Already, analysts expect little to no overall revenue growth for the company over the next couple years, and in the longer term, the company will have to work diligently merely to replace its current revenue streams. Gilead is a reasonably priced stock, and with more scientific success, it may reward future shareholders.
However, there’s a much better bet in the biotech space for investors that want a strong dividend yield, a reasonably priced stock, and also don’t want to give up growth upside along the way.
Much of the growth, however, came in the early years, and in more recent times, Amgen has seen its prospects diminish a bit. The stock lost some luster with investors.
Until recently, the company relied on five key drugs that accounted for the majority of the company’s revenues and profits, and since they were mature drugs, they offered little growth and faced rising competition.
The company now appears to be turning the corner though, as recent quarterly results have been much more positive. The company has launched numerous biosimilars or drugs that are close to or interchangeable for already marketed drugs. This has been a solid growth avenue for Amgen, and it has more in the pipeline.
In part based on those, and drug price increases for legacy products, in the most recent quarter, revenues were up 14% versus the same period last year, net income was up 18%, and EPS was also up 18%.
And most importantly, the company’s new Repatha cardiovascular drug is experiencing a really successful launch. The company’s most recent presentation described the launch as extremely encouraging, which is very strong language for something which has been vetted by lawyers.
Repatha works for hypercholesterolemia, or in commonspeak, it reduces LDL or bad cholesterol by 61% compared to treatment with statins such as Lipitor alone. The drug is also being tested to attempt to demonstrate that it lowers the risk of heart attacks.
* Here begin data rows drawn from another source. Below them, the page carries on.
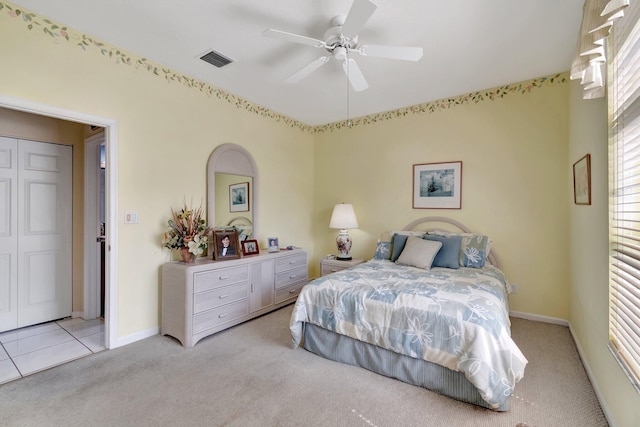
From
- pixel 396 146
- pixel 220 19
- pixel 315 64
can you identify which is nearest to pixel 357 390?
pixel 315 64

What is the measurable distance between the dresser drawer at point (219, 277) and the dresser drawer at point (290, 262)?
0.53m

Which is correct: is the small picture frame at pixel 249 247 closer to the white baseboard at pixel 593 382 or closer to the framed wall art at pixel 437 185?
the framed wall art at pixel 437 185

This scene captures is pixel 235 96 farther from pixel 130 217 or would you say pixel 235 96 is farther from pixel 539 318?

This is probable based on the reduction in LDL cholesterol.
The drug could very well be a blockbuster, analysts estimate it will reach sales of several billion dollars per year.
Beyond that, Amgen launched one other significant new drug in 2015, but sales have been slow. Repatha is the immediate driver for 2016 upside.
Beyond that, the company’s pipeline is robust. It currently comes with a 46 drug pipeline including a dozen that are already in Phase 3. That’s plenty of shots of goal for the next growth driver after Repatha establishes itself.
The company is aiming for 12% annualized growth over the next five years, and is already ahead of schedule in meeting the goals of its most recent plan.
The company also just announced a 27% dividend increase for 2016. It will now yield 2.5%, a very respectable return for a technology company, and the company is additionally buying back several billion dollars worth of stock in the coming year.
Amgen trades at an 18 PE ratio, which although reasonable compared to the market may seem a bit pricey compared to Gilead.
One must remember though that Gilead has no new blockbuster drugs launching now, their pipeline is far less developed, and their legacy HCV product will trail off much faster than Amgen’s since it is a cure, not a treatment. For value investors, Amgen is the true overlooked play of the biotech space for 2016.